A brief article exploring the relationship between state-centered politics and the IWW's considerations in international relations.
“As for the author of “Solidarity Forever”, he is not at all unhappy to have been associated with the very first indigenous anti-statist, anti-totalitarian labor organization that Moscow saw fit to liquidate – and for good and sufficient reasons.” - Ralph Chaplin
In my last article on the IWW, I looked at the union around the time of its founding. I focused in particular on Thomas Hagerty, who wrote the first draft of the IWW Preamble, and Hagerty’s rejection of the state and electoral politics. In this article I look at how the IWW related to two international bodies of unions, the anarchist International Workers Association, and the statist Profintern, which was affiliated with the Soviet Union. In my view, the IWW today should have a discussion clarifying our orientation toward the state and our analysis of the role of state in capitalist society. I believe these historical examples can enrich that discussion.
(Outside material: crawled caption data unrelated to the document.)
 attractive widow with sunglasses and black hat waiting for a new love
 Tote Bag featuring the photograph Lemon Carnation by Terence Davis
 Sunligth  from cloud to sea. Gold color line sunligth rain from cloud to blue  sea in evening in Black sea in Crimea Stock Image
In the 1920s and 30s, the IWW came into conflict with the Communist Party which emerged as a proponent of an electoral approach to bringing about a workers’ government. While the Communists accepted the importance of industrial unionism, they also believed in the Leninist concept of a revolutionary “vanguard party.” The IWW, committed as it was to democracy proceeding from the bottom up, was out of step with the Communist notion of democratic centralism. Furthermore, the IWW believed in a very different vision of how to create working class revolution. Over the years, the IWW has continued to oppose support for electoral political action and distanced itself from state-centered political solutions as a whole, continuing to stress action at the point of production.
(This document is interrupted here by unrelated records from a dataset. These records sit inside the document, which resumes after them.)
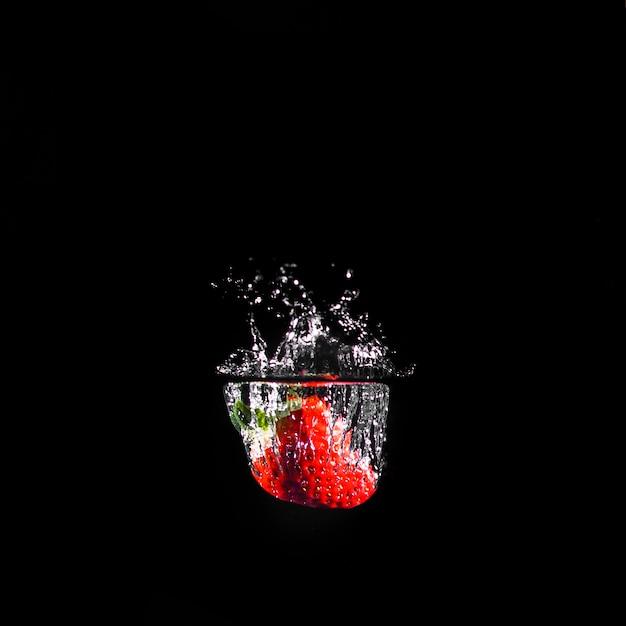 Fresa sumergiéndose en el agua Foto gratis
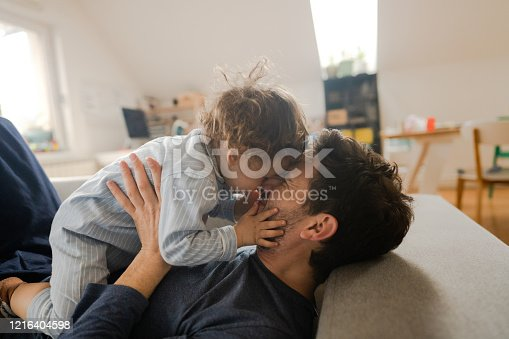 Photo of dad and little boy cuddling on the bed in the morning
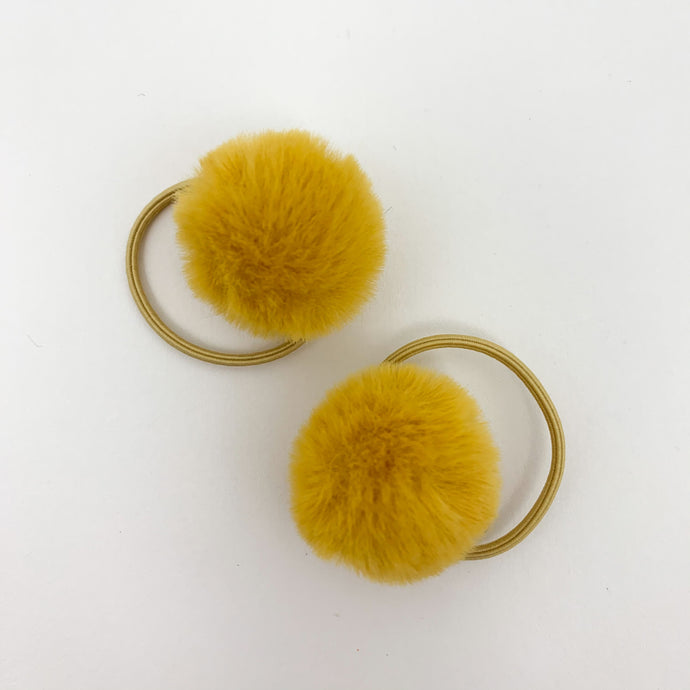 Girls hair accessories for pigtails and hair styles. Baby and toddler pompom bobbles in a variety of colours. Fluffy pompom bobbles on an elasticated band for little girls hairstyling. Bel Bambini baby boutique.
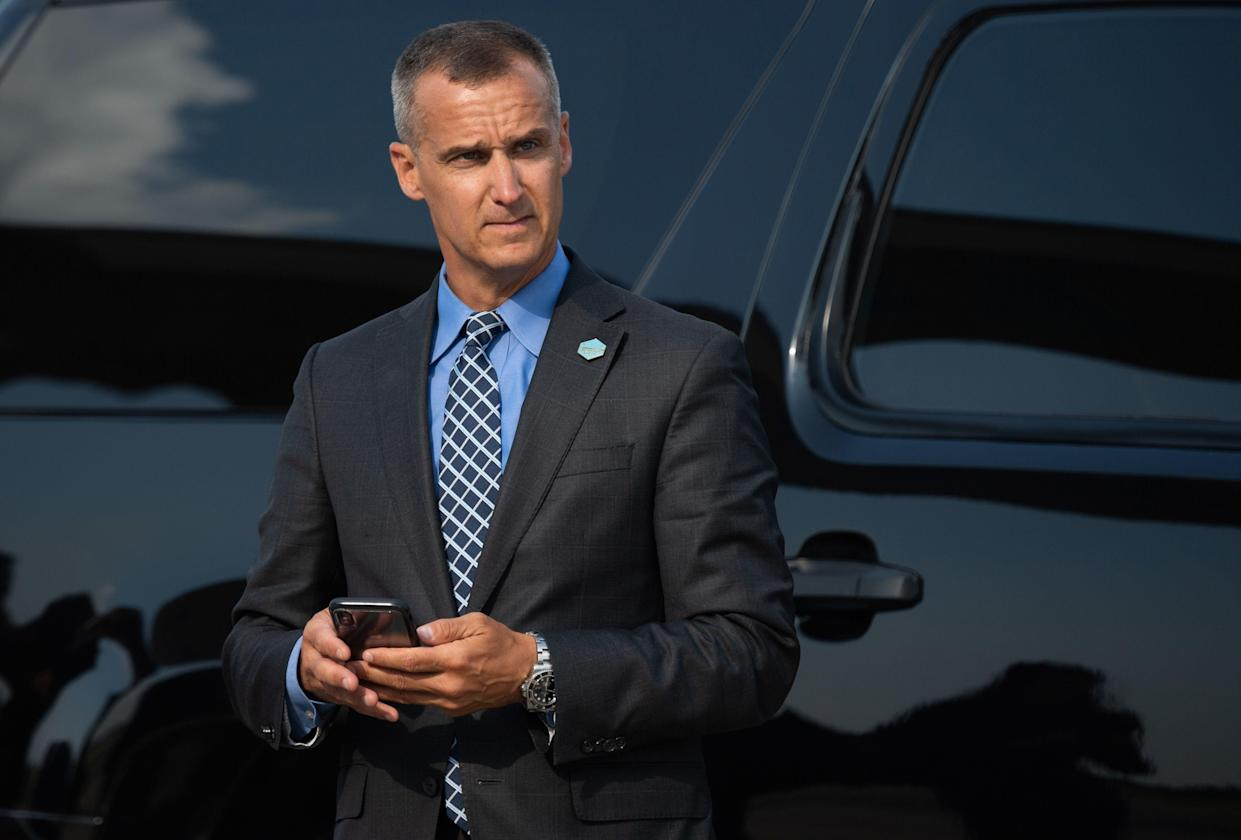 Corey Lewandowski, former campaign manager for President Donald Trump, watches as Trump disembarks from Air Force One upon arrival at Cincinnati/Northern Kentucky International Airport on Aug. 1.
During the 1920s the IWW was asked to join the Red International of Trade Unions, more commonly known as the Profintern. The Profintern was set up by the Third International Communist Parties under the leadership of the Bolsheviks in Russia. The IWW’s response to this request is telling about the organization’s commitment to smashing the State. In the IWW’s response to the Profintern there is a section titled Why IWW Is Not Political. A few quotes should make the IWW’s position on the State at that time clear:
“We believe that the class character of the state will not permit that institution to aid the proletariat in its class struggle. Therefore, we teach the workers that what they really require is not to influence the state favorably toward them, but to put themselves in such position, through an economic class organization, that they will be enabled to protect themselves against the hostility of the capitalist state.”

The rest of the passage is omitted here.